▶ _IHRE AUFGABEN_
A - Auf welchen Betrag wurde der Selbstbehalt laut dem Artikel zum 01.01.2013 angehoben?
B - Schreiben Sie aus dem Artikel den Abschnitt ab, der mit den Worten „Verwandte in gerader“ beginnt und mit „die Eltern unterhaltspflichtig.“ endet.

▶ _ARTIKEL_
::::::::::
Leistungsfähigkeit bei der Zahlung von Unterhalt für die Eltern


Verwandte in gerader Linie sind verpflichtet, einander Unterhalt zu gewähren, § 1601 BGB. Personen, deren eine von der anderen abstammt, sind in gerader Linie verwandt, § 1589 Abs. 1 S. 1 BGB. Folglich sind die Eltern für die Kinder und die Kinder für die Eltern unterhaltspflichtig.

Im Zuge unserer gesamtgesellschaftlichen Veränderungen tritt zunehmend häufiger die Situation ein, dass Kinder für ihre in einem Altersheim untergebrachten Eltern unterhaltspflichtig sind. Neben der Frage der Bedürftigkeit der Eltern ist für die Kinder von besonderer Bedeutung, in welchem Umfang sie gegenüber den Eltern unterhaltspflichtig sind und welche Leistungsfähigkeit im unterhaltsrechtlichen Sinne ihnen zugesprochen wird.

Die Leistungsfähigkeit des unterhaltspflichtigen Kindes kann unter anderem aus seinem Einkommen resultieren. Für die Berechnung des unterhaltsrechtlich relevanten Einkommens werden besondere Maßstäbe angesetzt. Unter anderem wird dem unterhaltspflichtigen Kind ein stark erhöhter Selbstbehalt zugebilligt. Nachdem der Selbstbehalt zum 01.01.2011 auf 1.500,00 EUR angehoben wurde, erfolgte zum 01.01.2013 eine nochmalige Anhebung auf 1.600,00 EUR. Mithin hat ein unterhaltspflichtiges Kind nur den Betrag vom unterhaltsrechtlich relevanten Einkommen zur Bestreitung des Unterhaltes der Eltern einzusetzen, der über dem Selbstbehalt von 1.600,00 EUR liegt.
::::::::::
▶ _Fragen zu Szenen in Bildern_
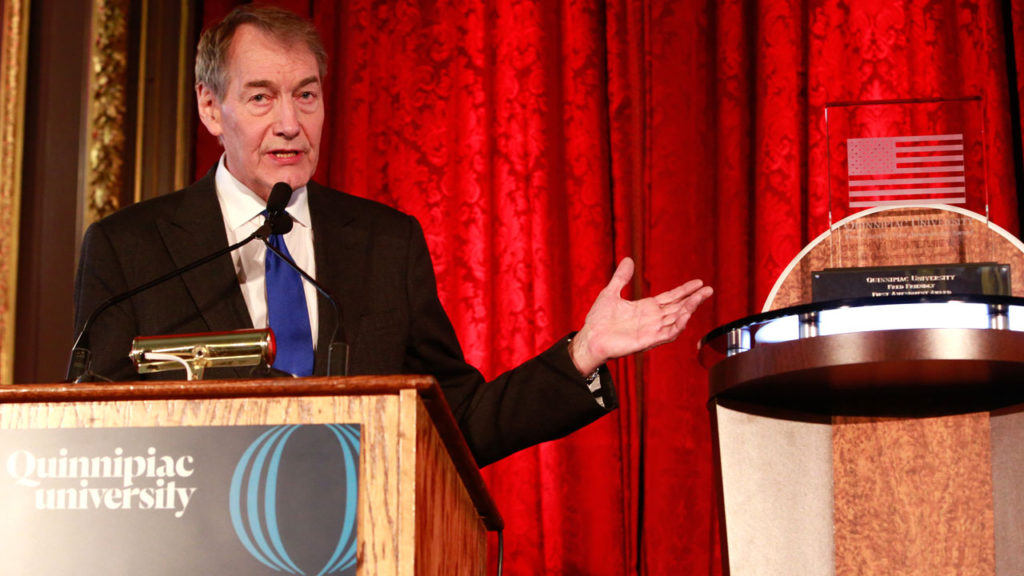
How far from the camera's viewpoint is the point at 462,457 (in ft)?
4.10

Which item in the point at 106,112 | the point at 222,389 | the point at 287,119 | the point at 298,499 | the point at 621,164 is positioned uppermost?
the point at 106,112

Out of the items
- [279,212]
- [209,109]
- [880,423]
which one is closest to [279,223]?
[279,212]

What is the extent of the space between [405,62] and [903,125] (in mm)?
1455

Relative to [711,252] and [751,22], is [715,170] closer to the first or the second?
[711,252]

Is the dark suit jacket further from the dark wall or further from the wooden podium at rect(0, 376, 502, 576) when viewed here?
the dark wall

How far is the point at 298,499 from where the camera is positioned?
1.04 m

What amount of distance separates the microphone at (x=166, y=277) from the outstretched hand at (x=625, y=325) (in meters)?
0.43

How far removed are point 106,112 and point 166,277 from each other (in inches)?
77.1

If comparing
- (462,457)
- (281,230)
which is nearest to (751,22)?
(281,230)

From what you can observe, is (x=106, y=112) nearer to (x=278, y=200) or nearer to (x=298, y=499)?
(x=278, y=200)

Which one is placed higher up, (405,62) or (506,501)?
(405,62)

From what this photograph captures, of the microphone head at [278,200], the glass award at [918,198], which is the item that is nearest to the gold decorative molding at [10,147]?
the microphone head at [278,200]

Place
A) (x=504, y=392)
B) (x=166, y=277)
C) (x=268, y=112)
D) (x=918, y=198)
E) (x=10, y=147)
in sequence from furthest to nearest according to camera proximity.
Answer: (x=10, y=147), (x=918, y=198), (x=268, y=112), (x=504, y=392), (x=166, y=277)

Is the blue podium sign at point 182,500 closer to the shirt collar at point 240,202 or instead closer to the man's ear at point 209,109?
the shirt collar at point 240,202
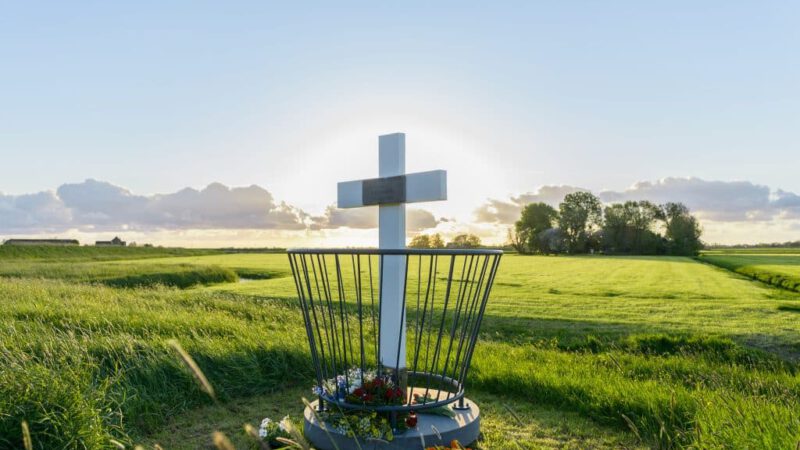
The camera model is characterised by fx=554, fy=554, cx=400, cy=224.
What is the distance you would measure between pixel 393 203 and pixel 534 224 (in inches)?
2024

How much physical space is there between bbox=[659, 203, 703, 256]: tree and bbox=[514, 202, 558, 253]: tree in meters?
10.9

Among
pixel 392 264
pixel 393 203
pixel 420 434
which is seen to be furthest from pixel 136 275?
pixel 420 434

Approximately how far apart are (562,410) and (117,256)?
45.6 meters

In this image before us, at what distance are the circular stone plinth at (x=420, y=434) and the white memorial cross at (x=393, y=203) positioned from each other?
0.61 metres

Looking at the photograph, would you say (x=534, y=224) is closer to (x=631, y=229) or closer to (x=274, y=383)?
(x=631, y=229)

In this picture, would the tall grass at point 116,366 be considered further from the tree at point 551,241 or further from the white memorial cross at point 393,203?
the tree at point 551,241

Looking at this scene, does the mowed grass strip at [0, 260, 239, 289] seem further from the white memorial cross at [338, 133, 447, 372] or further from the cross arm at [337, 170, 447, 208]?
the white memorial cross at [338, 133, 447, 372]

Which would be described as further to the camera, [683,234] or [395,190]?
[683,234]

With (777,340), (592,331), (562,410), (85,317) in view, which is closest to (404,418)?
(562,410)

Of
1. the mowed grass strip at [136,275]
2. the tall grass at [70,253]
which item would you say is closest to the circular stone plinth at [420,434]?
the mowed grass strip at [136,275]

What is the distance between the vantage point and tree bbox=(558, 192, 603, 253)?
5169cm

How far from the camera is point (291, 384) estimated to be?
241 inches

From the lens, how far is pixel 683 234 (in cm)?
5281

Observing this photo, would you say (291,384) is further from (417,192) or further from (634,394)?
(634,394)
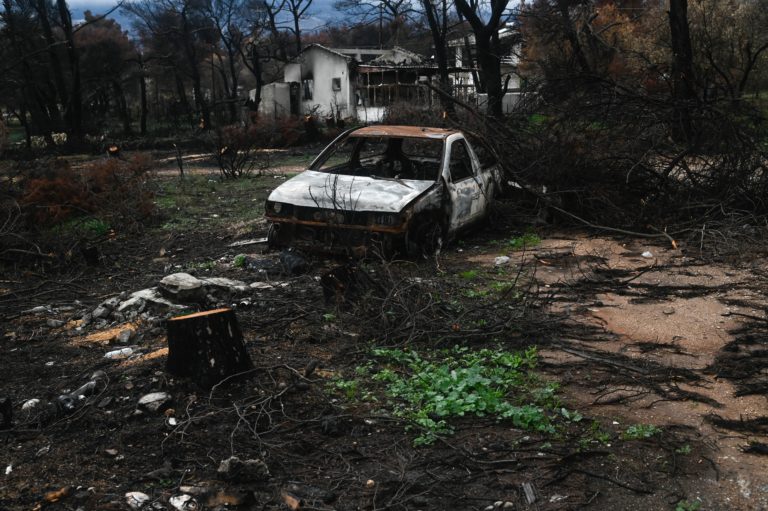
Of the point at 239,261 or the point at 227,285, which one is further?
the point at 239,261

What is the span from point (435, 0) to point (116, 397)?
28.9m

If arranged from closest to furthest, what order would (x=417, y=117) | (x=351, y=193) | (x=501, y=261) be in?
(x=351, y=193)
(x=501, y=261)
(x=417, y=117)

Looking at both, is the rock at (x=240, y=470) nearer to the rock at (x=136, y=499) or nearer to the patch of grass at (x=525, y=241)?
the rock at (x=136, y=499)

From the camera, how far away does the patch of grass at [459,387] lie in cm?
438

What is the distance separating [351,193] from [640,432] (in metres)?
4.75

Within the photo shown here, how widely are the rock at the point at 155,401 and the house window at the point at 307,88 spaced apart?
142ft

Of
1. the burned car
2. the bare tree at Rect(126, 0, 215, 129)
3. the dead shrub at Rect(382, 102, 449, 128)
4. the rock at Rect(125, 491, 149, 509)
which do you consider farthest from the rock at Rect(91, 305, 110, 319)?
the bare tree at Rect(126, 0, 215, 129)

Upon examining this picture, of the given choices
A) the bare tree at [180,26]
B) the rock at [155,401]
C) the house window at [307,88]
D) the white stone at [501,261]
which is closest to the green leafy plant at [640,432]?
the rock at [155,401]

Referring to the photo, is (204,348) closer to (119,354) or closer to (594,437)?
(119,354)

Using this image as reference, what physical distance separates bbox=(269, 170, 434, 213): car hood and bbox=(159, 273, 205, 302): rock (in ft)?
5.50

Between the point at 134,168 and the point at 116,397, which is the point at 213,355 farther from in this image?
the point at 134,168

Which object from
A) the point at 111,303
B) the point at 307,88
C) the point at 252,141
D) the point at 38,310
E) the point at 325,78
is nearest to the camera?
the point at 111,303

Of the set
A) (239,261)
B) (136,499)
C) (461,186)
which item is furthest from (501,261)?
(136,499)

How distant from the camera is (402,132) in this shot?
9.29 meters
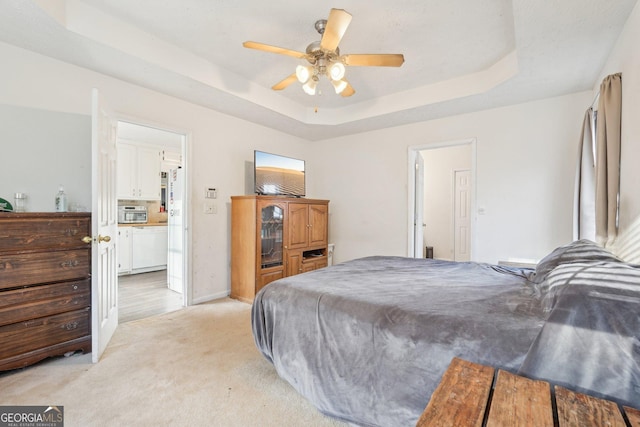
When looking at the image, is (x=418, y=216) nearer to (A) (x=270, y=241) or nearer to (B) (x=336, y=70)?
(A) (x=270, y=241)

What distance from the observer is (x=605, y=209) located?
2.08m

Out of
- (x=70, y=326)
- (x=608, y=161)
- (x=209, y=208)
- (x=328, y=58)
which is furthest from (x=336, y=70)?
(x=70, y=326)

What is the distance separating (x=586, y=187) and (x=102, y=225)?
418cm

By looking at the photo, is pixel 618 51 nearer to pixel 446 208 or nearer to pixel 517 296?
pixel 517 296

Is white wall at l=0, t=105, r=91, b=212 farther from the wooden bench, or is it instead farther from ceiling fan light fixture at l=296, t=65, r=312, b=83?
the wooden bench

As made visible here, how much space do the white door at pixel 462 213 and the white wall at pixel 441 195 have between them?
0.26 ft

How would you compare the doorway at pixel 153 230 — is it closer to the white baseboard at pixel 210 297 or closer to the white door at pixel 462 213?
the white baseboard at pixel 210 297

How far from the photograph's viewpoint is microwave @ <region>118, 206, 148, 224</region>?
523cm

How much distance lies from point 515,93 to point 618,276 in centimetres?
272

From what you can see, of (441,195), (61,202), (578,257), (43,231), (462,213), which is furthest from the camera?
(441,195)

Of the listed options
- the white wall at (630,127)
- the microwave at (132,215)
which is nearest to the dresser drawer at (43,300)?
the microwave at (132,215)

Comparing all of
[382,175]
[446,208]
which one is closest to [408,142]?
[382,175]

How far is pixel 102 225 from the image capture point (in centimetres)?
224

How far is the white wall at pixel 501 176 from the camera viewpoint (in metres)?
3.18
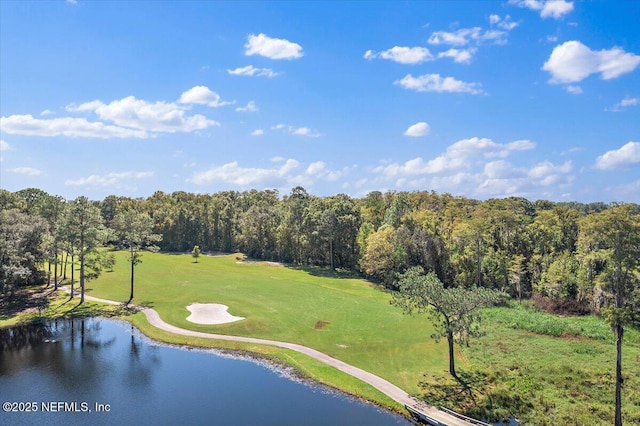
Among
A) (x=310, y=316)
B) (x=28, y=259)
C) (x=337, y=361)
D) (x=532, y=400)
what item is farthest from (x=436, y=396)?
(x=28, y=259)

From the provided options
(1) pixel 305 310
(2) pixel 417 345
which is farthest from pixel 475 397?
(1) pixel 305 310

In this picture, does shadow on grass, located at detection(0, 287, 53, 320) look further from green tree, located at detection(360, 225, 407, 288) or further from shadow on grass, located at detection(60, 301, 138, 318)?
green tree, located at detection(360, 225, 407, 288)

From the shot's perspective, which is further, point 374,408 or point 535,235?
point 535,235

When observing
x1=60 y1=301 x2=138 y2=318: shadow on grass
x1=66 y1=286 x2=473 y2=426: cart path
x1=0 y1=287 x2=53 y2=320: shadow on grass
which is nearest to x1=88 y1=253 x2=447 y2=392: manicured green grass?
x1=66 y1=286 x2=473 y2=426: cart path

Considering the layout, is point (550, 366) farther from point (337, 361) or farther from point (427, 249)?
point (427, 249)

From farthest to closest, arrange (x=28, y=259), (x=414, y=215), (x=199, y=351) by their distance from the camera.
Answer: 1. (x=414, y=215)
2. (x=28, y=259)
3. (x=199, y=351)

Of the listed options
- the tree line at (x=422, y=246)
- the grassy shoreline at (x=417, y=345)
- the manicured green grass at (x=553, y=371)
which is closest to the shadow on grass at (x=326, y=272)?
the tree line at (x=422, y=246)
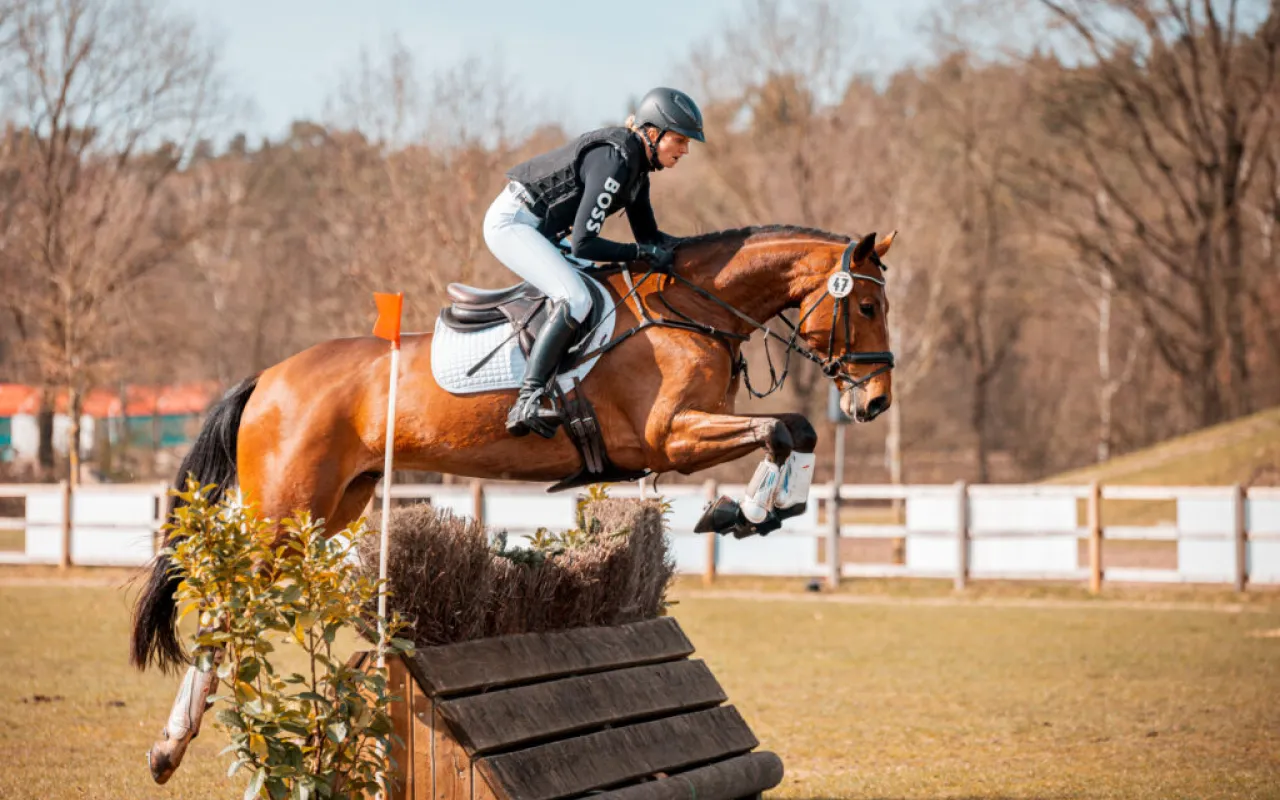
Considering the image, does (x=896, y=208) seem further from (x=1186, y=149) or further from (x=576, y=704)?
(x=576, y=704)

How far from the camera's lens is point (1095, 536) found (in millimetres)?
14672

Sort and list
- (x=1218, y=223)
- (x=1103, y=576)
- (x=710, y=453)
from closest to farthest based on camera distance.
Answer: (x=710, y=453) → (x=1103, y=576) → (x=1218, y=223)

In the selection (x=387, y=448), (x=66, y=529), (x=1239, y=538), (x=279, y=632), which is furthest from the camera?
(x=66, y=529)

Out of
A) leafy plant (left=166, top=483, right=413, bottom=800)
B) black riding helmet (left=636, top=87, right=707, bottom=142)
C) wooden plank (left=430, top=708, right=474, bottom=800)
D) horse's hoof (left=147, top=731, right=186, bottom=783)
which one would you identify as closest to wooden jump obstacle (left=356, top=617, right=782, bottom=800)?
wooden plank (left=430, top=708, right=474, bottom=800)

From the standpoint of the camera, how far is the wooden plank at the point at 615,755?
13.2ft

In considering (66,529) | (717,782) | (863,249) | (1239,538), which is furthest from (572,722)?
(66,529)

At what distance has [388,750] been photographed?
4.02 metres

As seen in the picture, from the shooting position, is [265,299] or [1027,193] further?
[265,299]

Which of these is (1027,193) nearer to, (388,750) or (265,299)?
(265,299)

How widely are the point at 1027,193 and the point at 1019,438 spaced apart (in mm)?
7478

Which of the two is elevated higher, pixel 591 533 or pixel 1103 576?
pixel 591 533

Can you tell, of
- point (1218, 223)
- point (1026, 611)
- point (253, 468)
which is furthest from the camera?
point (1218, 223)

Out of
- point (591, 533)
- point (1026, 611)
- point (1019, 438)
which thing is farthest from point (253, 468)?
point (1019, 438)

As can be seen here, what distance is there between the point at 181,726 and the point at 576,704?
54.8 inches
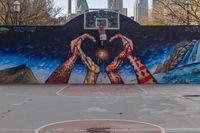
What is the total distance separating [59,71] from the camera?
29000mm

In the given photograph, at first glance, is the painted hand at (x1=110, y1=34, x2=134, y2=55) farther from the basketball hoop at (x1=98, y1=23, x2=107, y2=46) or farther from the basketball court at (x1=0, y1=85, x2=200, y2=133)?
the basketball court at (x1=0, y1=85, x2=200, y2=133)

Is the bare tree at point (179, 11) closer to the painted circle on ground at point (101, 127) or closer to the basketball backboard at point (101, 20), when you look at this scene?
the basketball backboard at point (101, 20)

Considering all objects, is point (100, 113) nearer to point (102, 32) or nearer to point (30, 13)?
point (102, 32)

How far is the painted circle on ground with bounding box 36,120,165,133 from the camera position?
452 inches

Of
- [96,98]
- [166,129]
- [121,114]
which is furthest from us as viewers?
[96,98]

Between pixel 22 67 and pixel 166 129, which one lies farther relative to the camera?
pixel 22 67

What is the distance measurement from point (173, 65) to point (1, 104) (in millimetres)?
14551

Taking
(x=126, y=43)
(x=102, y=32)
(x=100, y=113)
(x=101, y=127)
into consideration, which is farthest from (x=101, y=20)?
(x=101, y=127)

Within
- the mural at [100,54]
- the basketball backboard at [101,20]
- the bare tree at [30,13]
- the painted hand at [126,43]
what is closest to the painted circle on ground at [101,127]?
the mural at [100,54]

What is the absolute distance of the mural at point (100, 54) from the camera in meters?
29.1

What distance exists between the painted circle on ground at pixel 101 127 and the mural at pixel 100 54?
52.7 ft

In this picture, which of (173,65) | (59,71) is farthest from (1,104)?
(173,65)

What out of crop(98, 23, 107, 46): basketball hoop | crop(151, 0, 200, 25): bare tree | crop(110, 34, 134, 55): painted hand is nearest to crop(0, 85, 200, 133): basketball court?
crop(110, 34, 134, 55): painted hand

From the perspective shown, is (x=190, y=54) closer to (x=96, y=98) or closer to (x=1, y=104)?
::::::::::
▶ _LÖSUNGEN_
A - Auf 1.600,00 EUR.

B -
Verwandte in gerader Linie sind verpflichtet, einander Unterhalt zu gewähren, § 1601 BGB. Personen, deren eine von der anderen abstammt, sind in gerader Linie verwandt, § 1589 Abs. 1 S. 1 BGB. Folglich sind die Eltern für die Kinder und die Kinder für die Eltern unterhaltspflichtig.